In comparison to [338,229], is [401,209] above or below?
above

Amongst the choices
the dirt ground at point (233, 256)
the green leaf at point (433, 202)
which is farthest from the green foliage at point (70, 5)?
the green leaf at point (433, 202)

━━━

§ TASK INSTRUCTIONS
Set down the lines of the listing word for word, starting at the line that contains "Amongst the choices" and ending at the last line of the listing, with both ends included.

§ COMPLETE OUTPUT
Amongst the choices
the dirt ground at point (233, 256)
the green leaf at point (433, 202)
which is farthest from the green foliage at point (70, 5)?
the green leaf at point (433, 202)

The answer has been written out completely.